Noonan syndrome (NS) is an autosomal dominant, variably expressed, multisystem disorder with an estimated prevalence of 1 in 1000–2500. In 2001, PTPN11 was the first gene associated to Noonan syndrome; now, at least 20 other genes have been discovered especially in the RAS–MAPK signalling pathway. More recently, missense mutations in RIT1 have been reported as causative of NS. A six-years female patient was referred to our Hospital for short stature (<-2 sds) and peculiar phenotype (upper eyelid ptosis). At the age of 3 years old, a clinical diagnosis of Noonan syndrome was suspected. She was submitted to provocative tests for growth hormone (GH) secretion that resulted pathological (arginine with GH peak of 0.75 ng/ml and clonidine with GH peak of 0,78 ng/ml) and she started rhGH therapy at the dosage of 0,18 mg/kg a week until the age of 14, reaching a final height of 148,5 cm (-1.72 SD) and weight of 49 kg (-0,54 SDS).

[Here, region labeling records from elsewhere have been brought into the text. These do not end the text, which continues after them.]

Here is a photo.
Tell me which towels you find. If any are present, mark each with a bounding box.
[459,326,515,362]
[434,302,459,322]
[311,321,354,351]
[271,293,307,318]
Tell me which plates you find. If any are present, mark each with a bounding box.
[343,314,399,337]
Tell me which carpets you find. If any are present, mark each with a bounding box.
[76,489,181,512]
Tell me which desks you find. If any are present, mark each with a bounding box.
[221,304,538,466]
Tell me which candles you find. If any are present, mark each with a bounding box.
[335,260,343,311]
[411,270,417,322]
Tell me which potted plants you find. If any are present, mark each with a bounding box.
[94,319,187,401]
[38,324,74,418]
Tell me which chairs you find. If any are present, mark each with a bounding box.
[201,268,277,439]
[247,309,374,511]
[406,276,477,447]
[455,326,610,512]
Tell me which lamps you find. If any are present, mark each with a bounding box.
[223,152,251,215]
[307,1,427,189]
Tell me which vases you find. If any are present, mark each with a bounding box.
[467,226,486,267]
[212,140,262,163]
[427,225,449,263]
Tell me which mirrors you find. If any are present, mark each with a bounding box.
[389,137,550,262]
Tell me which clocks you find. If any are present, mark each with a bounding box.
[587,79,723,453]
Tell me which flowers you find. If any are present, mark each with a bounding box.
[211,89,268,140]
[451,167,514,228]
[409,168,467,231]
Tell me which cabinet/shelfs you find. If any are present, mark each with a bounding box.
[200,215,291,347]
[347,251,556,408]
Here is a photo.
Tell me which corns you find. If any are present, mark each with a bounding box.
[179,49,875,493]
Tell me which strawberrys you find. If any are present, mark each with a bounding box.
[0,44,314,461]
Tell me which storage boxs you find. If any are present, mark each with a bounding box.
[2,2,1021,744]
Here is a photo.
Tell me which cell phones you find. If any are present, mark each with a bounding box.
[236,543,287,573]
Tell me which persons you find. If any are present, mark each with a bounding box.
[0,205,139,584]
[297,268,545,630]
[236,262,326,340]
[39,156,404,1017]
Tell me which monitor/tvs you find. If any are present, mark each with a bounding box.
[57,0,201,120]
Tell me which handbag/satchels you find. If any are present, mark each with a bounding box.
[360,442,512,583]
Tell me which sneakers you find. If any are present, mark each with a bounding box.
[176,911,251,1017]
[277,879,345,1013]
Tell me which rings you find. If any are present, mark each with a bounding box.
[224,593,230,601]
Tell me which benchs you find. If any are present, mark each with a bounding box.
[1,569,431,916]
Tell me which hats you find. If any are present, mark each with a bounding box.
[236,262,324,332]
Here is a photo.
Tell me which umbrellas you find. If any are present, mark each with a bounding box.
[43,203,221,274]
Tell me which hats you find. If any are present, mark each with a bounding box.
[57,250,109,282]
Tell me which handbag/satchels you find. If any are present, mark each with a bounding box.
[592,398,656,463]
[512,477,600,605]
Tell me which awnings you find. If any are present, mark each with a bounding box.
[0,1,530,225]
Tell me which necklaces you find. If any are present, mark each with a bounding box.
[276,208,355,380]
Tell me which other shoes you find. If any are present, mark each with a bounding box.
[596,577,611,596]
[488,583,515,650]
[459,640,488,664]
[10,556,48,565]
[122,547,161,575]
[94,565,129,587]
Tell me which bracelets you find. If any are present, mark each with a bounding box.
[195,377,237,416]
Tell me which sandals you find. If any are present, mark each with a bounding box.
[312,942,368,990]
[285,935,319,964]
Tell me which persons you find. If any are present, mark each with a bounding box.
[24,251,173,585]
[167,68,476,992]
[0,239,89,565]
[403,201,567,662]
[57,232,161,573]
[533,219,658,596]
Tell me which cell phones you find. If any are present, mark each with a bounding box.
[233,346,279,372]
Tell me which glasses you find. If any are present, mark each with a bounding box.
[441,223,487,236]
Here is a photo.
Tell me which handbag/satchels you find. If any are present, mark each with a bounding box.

One-year after menarche, she developed secondary amenorrhea, with a normal LHRH test. Endocrine assessment at the age of 17 years showed a GH deficiency at GH retesting (peak of GH after GHRH and arginine: 6,9, ng/ml), low IGF-1 levels (<25 ng/ml) and a secondary hypoadrenalism at ACTH-low-dose test (peak of cortisol: 13,27 mcg/dl). Pituitary MRI revealed an hypoplastic pituitary gland and thin pituitary stalk. Therapies with rhGH (25 mcg/kg/week) and hydrocortisone (8 mg/mq/day) were immediately administered. At the age of 20 years she started levothyroxine therapy (1 mcg/kg/day) for a central hypothyroidism (FT4 0,75 ng/dl and TSH 4,43 mcUI/ml). NGS panel for rasopathies (PTPN11, SOS1, BRAF, RAF1, MEK1, MEK2, KRAS, NRAS, HRAS genes) was performed and resulted normal. Finally, whole exome sequencing (WES) revealed a point mutation (c.284G>C p.Gly95Ala) in heterozygosis in the RIT1 gene, confirming the diagnosis of Noonan syndrome, and a point mutation in the LIM homeobox gene 4 (LHX4) responsible for combined pituitary hormone deficiency. The location of the two genes is in the long arm of chromosome 1(1q22 and 1q25.2, respectively). To our knowledge, this is the first case of association of Noonan syndrome due to RIT1 mutation and panhypopituitarism; further genetic studies will be necessary to evaluate whether the two-point mutations are just a random association or there is another explanation due to their proximity in chromosome 1.